:: MATERIAL FOR THIS TASK

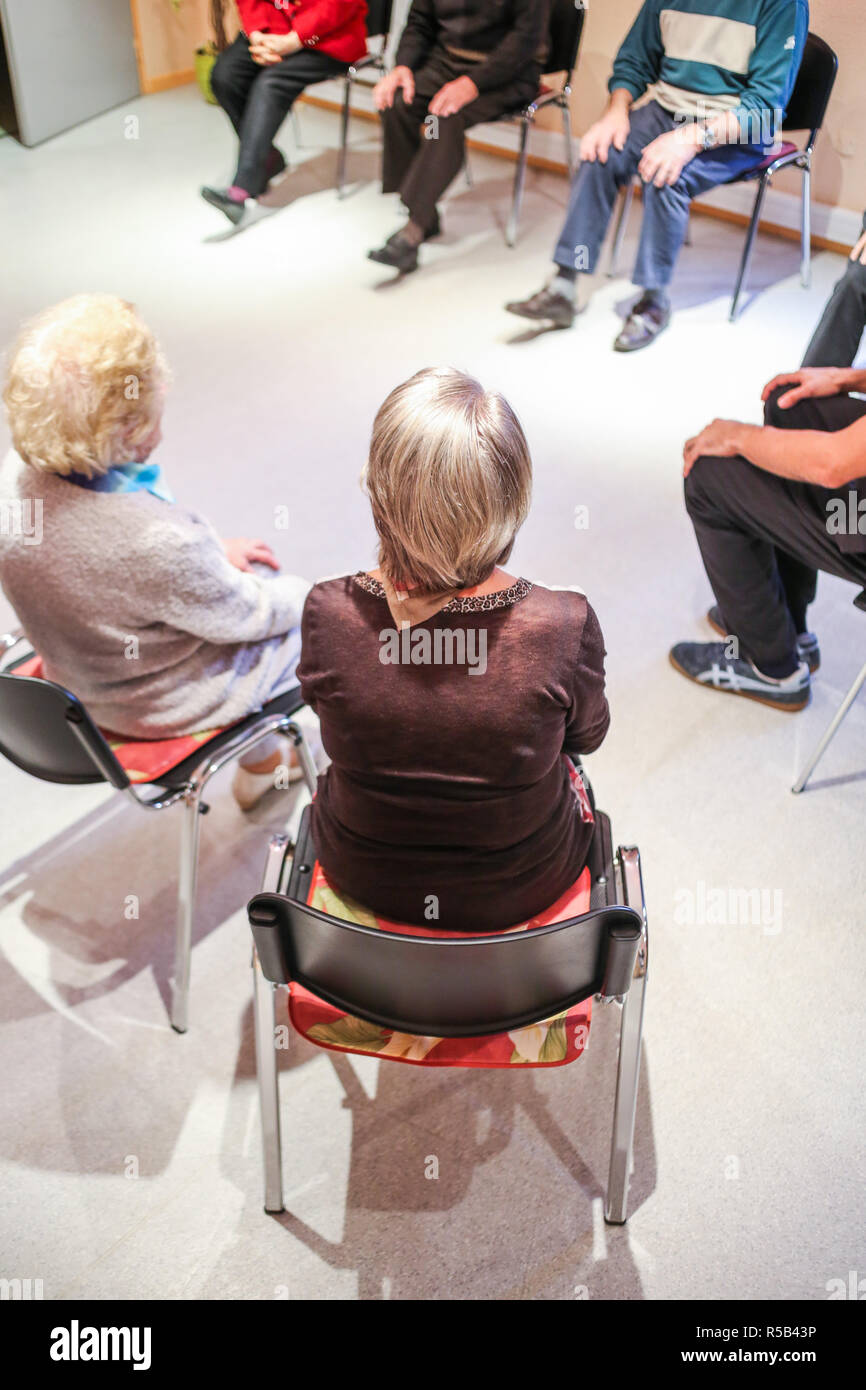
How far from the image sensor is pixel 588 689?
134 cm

::::
:: MATERIAL FOR THIS TASK

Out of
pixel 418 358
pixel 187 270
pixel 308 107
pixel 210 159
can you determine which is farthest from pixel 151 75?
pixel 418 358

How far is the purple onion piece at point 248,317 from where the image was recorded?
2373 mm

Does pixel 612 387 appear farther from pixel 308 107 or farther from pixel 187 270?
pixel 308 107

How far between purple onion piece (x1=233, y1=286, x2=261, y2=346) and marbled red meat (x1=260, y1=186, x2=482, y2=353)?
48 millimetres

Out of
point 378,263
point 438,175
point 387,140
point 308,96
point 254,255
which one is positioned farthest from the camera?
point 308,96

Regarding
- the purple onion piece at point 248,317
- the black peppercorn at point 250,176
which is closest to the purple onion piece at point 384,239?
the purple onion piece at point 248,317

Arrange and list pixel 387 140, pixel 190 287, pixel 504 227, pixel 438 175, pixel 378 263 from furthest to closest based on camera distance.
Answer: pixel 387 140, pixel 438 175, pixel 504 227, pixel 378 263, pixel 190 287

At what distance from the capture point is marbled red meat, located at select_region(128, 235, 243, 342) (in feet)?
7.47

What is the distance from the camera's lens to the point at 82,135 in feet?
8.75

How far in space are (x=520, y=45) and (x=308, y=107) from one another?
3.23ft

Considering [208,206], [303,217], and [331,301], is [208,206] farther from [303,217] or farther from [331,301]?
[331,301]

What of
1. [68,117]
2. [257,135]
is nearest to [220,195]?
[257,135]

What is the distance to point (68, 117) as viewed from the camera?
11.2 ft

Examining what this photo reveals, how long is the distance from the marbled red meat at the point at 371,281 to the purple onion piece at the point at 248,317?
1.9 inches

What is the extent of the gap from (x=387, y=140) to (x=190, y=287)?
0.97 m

::::
:: MATERIAL FOR THIS TASK

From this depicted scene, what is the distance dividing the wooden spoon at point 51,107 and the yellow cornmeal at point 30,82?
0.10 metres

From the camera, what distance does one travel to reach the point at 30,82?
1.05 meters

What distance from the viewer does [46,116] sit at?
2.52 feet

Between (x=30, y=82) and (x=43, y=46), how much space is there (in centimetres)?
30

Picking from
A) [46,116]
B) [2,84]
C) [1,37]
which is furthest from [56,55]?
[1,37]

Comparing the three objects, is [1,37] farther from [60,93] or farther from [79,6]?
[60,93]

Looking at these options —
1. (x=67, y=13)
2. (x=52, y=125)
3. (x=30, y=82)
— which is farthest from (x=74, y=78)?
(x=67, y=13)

::::

Locate each row above that contains the word "distance", and copy those rows out in full.

Arrange and list pixel 387 140, pixel 190 287, pixel 504 227, pixel 438 175, pixel 378 263 from furthest to closest based on camera distance.
At what distance from the capture point is marbled red meat, located at select_region(128, 235, 243, 342) (in feet)?
What is the distance from the camera's lens to the point at 82,135 in feet?
What is the distance to point (68, 117) as viewed from the camera?
Examining what this photo reveals, how long is the distance from the marbled red meat at the point at 371,281 to the purple onion piece at the point at 248,317?
From this depicted scene, what is the distance dividing the wooden spoon at point 51,107 and the yellow cornmeal at point 30,82?
From the camera, what distance does one travel to reach the point at 30,82?
What distance from the viewer does [46,116] sit at?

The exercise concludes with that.